» **Selected extract**:

How to reduce Local Memory Usage.

Hi All,

I am trying to port a Molecular Dynamics Application called Nucleic Acid Builder (NAB) onto the GPU.

After profiling, I came to know that my code is using a lot of local memory, although I am not trying to use it explicitly in my code.
Using the --ptxas-options=-v while compiling showed me that the Number of Registers used is only 7 but local memory used is 736 bytes.

Is there any limit on the number of registers per thread?

My device functions have many local variables, can this be a reason of such high local memory usage?

Please give me some leads, my code is presently slower than the CPU version.

Any arrays?
if you declare float array[somevariable], it most likely gets put into local memory.

Some trigonometric functions also require local memory if you dont use the intrinsic versions but 736 bytes sounds like a lot.

Yes, in general you should try to avoid any arrays since they will end up in local memory ( global RAM ) which is too slow. You should instead check to see if you can place these values into shared memory.

Often you start your kernel by cramming your shared memory with as much data as you need. You then do all the work and write back to global memory.

There are however 16K of 32 bit registers that often go unused. Have a look at this thread that I posted a few days ago: [url=“http://forums.nvidia.com/index.php?showtopic=150766”]The Official NVIDIA Forums | NVIDIA.

In general though, you don’t need to do such kind of ugly register tricks but you can get along fine just using shared memory.

» **Given data**:
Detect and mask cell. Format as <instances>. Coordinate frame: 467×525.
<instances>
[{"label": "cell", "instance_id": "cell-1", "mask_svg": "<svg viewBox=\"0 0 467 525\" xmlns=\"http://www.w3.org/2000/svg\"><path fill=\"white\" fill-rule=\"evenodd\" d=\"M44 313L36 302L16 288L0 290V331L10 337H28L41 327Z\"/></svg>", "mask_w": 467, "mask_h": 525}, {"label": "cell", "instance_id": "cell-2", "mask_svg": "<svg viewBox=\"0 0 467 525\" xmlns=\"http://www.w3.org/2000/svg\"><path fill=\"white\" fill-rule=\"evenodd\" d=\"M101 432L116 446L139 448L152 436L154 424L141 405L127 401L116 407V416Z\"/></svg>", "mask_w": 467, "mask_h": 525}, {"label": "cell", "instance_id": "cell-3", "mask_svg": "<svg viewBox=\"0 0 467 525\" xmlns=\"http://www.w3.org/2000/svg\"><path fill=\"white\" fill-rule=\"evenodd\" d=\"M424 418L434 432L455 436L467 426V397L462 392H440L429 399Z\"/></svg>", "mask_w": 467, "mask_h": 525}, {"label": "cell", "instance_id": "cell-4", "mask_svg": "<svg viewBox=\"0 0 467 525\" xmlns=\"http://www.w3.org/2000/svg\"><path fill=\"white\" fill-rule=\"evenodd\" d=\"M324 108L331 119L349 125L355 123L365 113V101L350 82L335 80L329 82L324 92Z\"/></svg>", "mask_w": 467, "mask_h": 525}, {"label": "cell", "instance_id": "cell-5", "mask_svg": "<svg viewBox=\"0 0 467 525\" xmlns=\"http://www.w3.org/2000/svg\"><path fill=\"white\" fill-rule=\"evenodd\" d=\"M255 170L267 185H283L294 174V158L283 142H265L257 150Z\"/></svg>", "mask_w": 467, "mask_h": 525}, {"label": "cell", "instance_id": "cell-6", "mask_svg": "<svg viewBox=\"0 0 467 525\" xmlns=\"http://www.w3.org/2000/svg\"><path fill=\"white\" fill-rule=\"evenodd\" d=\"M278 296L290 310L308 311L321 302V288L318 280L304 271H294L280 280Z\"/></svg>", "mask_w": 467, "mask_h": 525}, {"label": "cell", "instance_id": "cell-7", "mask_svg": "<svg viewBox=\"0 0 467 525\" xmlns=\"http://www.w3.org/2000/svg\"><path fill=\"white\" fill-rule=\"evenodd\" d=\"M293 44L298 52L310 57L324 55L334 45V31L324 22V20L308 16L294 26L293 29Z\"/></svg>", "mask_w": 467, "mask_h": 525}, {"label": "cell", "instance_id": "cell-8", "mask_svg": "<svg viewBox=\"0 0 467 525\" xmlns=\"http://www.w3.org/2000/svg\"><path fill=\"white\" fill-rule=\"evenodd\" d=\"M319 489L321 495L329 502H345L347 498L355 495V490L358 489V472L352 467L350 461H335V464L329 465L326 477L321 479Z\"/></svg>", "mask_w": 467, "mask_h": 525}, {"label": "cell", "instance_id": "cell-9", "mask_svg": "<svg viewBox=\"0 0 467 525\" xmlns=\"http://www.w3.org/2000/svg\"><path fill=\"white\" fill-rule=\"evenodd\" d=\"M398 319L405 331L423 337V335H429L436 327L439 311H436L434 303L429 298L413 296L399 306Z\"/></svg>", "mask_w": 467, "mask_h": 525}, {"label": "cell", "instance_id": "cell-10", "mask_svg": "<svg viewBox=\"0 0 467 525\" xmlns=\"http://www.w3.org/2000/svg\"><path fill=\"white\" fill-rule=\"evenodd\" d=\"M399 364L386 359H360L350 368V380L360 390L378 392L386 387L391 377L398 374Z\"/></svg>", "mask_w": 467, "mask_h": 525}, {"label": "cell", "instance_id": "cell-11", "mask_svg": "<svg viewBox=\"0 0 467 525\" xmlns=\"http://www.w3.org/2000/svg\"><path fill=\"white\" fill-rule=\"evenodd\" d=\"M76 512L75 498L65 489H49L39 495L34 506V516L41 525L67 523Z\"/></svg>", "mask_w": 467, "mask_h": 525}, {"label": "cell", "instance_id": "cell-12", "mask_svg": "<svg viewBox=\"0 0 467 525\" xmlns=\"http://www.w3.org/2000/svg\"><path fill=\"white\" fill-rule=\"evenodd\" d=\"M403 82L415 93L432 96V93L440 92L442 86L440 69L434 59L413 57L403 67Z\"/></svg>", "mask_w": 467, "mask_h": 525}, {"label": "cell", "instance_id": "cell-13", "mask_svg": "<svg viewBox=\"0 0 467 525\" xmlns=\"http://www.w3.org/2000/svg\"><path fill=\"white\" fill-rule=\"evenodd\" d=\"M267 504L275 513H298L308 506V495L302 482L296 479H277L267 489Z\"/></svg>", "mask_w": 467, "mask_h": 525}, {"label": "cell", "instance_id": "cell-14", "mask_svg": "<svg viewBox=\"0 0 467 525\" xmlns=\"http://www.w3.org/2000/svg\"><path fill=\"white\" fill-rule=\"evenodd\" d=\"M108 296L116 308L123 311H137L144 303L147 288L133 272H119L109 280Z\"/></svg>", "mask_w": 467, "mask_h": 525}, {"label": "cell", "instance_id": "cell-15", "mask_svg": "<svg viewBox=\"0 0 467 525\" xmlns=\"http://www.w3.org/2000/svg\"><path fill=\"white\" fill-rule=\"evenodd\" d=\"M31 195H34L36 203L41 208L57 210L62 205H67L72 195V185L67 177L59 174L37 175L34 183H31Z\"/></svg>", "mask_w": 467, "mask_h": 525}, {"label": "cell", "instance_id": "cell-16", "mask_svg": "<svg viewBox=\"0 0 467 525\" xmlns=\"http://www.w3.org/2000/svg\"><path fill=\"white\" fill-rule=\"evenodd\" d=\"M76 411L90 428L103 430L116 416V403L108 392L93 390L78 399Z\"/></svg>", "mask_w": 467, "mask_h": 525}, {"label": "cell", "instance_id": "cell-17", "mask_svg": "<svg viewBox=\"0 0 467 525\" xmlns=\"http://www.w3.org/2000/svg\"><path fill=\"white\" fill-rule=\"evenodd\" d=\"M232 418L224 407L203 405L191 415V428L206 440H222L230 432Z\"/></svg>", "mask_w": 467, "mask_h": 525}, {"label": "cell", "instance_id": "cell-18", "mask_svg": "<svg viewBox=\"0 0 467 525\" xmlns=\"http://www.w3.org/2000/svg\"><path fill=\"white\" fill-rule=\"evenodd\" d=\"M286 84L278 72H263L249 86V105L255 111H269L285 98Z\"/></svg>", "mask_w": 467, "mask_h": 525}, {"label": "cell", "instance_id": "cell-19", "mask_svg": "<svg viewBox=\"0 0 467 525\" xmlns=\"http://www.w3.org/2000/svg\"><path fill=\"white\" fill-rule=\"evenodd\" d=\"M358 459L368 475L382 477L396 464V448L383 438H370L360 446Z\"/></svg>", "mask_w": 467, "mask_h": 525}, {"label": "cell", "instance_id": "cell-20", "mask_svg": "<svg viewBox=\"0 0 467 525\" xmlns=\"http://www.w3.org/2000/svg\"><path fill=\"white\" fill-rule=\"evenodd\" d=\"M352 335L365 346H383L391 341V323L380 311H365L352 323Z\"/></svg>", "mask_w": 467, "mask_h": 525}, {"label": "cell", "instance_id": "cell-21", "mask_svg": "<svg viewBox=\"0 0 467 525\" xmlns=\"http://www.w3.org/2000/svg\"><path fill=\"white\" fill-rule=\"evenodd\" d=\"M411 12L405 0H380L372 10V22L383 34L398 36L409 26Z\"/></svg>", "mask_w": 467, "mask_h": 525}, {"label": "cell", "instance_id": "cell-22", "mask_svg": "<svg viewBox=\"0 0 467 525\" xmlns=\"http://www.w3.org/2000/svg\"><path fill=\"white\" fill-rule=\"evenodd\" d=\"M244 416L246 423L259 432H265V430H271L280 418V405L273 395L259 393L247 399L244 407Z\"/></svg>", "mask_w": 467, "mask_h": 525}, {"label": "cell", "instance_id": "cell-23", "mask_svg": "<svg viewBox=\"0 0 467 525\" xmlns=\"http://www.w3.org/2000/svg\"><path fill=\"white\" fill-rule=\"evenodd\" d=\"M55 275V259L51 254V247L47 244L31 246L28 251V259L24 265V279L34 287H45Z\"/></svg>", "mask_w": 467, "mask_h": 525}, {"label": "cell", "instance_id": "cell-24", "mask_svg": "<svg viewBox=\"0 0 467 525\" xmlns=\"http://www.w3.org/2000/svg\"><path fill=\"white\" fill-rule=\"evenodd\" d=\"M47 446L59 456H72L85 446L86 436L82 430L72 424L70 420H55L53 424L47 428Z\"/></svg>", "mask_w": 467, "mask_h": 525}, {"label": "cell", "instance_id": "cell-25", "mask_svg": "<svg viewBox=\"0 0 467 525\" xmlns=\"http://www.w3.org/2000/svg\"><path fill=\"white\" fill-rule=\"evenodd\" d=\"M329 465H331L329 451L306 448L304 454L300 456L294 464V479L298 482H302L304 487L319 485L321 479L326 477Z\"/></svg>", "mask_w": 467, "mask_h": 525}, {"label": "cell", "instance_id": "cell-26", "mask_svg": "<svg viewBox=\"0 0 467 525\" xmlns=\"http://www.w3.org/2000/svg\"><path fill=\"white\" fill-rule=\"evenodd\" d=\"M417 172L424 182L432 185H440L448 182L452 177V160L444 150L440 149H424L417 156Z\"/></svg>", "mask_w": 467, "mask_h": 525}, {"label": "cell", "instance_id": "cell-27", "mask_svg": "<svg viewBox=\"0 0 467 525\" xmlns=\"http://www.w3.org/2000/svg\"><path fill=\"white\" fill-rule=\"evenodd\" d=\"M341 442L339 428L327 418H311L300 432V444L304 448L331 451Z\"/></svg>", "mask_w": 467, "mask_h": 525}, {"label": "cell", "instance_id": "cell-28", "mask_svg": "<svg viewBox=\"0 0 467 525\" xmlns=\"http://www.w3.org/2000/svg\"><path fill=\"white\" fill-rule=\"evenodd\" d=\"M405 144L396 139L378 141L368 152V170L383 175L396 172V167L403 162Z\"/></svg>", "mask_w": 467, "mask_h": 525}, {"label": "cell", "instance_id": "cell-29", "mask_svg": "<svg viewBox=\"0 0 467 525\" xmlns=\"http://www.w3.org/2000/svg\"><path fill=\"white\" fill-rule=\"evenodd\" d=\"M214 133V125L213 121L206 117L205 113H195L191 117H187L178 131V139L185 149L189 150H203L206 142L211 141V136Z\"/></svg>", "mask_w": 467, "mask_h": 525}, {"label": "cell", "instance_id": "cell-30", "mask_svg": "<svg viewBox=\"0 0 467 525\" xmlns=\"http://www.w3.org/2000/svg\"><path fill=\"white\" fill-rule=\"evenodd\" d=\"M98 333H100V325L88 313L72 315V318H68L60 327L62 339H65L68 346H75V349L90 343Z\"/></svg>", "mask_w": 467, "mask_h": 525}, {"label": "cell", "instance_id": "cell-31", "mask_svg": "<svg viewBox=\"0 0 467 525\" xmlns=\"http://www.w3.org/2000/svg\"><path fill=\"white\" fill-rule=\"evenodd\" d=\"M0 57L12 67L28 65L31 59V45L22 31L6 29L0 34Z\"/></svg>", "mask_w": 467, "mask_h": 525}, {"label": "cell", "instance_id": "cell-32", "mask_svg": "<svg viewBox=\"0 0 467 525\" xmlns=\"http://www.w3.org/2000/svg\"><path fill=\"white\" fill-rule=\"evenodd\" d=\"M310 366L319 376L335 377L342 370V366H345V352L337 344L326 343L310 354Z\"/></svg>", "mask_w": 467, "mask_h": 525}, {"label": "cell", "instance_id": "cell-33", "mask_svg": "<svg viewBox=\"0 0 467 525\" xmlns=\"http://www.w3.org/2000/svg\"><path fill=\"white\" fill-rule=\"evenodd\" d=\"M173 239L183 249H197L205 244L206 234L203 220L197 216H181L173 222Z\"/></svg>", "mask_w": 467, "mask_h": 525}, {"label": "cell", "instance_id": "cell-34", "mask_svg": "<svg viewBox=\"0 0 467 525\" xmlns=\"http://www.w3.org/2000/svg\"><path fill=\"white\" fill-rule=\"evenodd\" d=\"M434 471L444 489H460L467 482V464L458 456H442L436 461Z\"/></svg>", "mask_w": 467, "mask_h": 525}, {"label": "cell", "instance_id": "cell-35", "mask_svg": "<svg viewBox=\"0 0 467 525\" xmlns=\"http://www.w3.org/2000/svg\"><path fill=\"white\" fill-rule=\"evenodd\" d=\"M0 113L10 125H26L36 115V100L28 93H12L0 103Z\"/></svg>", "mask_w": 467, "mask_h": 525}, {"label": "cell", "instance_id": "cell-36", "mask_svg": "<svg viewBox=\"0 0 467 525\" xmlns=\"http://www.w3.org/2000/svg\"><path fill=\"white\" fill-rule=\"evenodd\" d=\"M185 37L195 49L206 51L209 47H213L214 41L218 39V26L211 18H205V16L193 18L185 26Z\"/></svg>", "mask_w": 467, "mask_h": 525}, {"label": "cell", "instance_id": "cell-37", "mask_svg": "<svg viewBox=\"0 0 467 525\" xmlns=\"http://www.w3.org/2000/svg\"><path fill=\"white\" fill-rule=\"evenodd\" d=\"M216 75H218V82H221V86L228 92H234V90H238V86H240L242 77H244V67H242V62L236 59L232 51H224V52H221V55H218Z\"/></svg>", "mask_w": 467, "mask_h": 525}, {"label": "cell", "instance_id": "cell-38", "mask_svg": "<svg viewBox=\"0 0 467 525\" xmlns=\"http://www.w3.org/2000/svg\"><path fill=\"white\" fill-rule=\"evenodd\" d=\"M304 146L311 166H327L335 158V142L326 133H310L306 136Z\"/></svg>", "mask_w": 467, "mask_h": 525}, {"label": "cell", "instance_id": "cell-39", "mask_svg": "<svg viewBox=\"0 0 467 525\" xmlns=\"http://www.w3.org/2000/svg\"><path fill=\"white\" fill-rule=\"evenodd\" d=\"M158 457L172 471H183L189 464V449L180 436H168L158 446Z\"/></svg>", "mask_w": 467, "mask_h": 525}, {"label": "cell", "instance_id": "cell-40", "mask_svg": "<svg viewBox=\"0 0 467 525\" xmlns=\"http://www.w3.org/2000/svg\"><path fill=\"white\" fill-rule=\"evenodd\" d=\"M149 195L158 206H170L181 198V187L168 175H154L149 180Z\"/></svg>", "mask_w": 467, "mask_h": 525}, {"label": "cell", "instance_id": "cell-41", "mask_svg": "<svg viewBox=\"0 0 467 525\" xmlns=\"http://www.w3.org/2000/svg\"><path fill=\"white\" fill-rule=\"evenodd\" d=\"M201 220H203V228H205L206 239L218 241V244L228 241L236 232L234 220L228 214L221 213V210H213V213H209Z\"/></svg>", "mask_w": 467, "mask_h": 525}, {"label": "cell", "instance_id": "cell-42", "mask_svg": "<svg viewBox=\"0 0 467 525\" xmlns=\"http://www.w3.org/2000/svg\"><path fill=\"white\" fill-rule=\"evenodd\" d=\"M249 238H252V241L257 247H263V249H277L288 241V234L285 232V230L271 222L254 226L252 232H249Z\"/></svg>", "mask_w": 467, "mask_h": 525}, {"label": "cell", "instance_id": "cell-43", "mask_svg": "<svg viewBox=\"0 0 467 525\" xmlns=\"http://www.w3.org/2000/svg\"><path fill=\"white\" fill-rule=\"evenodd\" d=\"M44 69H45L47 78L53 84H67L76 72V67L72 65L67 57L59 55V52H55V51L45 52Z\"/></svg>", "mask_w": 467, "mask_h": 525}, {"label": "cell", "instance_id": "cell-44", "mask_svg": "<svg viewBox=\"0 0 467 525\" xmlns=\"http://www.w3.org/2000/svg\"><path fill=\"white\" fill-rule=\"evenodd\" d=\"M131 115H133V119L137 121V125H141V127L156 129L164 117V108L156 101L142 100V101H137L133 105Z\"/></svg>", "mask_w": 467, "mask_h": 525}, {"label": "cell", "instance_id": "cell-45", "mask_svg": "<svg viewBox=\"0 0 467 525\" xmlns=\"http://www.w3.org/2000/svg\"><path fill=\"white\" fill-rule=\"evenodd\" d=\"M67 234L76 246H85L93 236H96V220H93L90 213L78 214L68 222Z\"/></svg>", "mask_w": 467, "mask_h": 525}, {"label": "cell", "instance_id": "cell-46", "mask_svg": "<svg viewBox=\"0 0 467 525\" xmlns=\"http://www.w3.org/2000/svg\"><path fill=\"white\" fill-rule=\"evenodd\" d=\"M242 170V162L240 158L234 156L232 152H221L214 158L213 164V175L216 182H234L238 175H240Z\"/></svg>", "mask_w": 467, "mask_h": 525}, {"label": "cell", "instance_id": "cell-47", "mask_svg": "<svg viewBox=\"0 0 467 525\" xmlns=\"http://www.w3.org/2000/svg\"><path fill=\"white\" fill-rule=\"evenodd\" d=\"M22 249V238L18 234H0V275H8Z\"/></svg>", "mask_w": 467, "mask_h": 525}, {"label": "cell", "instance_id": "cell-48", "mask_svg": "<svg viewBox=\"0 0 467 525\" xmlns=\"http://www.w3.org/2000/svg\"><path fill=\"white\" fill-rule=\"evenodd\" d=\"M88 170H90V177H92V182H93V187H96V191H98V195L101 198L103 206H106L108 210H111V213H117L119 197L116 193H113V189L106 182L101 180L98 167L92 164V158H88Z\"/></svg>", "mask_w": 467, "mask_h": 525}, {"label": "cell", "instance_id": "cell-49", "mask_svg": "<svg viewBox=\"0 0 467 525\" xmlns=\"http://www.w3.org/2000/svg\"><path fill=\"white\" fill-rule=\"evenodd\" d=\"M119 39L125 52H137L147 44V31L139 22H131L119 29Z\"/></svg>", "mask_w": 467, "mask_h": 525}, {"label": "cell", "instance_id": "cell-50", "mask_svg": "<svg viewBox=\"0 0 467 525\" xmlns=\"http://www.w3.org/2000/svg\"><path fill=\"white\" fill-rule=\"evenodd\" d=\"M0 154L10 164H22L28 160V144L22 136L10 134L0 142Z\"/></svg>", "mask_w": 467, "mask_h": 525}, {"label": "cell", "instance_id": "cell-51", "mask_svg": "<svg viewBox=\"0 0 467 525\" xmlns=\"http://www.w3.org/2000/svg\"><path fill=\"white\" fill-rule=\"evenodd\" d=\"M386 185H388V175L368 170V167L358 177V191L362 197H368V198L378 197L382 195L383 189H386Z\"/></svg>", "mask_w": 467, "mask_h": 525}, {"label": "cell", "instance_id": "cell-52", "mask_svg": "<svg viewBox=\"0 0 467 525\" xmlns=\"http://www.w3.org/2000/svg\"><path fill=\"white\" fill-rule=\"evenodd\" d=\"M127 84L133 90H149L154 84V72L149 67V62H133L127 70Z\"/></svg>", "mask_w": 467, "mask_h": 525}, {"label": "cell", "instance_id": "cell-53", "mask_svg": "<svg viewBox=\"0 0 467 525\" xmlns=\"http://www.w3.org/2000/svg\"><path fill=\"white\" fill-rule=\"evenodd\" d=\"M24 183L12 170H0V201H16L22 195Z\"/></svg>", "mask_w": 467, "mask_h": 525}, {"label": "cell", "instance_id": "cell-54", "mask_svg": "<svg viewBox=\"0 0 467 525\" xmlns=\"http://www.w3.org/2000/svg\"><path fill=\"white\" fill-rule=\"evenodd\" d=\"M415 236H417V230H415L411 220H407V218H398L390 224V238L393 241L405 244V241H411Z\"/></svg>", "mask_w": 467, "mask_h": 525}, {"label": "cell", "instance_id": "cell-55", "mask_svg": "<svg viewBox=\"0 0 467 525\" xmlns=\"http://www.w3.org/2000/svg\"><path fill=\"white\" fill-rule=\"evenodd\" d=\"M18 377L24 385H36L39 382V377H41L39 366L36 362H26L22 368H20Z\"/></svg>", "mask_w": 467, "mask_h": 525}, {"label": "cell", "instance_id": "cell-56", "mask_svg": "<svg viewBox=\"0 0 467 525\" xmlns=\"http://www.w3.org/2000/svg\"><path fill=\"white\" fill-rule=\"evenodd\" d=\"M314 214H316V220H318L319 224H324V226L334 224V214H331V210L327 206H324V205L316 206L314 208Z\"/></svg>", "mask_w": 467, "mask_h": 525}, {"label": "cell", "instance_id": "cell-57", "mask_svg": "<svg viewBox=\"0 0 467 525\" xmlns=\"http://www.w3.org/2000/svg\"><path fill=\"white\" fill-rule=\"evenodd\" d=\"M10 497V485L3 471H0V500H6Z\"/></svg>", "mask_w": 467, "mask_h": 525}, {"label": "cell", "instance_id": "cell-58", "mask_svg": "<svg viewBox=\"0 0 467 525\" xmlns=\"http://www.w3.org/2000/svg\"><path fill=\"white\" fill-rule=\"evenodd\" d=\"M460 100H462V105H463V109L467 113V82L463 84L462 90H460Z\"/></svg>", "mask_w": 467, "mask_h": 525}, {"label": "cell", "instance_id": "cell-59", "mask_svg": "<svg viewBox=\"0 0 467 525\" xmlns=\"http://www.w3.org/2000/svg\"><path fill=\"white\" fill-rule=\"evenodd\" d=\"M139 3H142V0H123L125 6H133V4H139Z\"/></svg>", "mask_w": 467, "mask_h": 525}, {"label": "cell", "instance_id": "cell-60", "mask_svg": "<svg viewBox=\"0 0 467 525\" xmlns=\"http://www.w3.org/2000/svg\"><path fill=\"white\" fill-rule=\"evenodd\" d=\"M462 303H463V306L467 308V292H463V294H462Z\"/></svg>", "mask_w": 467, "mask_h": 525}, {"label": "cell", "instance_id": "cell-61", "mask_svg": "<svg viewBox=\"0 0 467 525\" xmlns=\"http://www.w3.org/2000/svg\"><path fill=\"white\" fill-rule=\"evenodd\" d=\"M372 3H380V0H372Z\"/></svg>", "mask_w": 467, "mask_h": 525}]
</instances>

» **What the exercise asks**:
Continue the forum thread on reducing local memory usage in a GPU port, picking up after its final reply.

» **The answer**:
//jimmy

No I am not declaring any array in the kernel. I have to declare around 20 variables each in 2 device functions and I have been using pow() function. Can these account for the use of local memory?

How resoures get added up when using device function is pretty much un-documented… At least, the shared memory thing… Not sure if something changed in latest documentation though…

I have heard that using “volatile” keyword in front of local variables help.You may want to try it.

I think the max limit of register per thread is 128 ( someone correct me here if needed ).

You can use --maxregcount=128 to set it to this value.

Anyways I’m not sure what card you are running but it is likely that you have 16384 32 bit registers. Now in your kernel maybe (register/thread)*(num_threads) exceed this number?

Try decreasing the number of threads in each block and see if the local memory issue disappears. If it’s gone you will see “normal” register/thread usage information in the ptx output…

I am using GTX 280.

I have two kernels in my code. For the 1st one, registers used is 7 and local memory is 140 bytes. It has 11 local variables and no arrays. Can anyone suggest why is the register count so less.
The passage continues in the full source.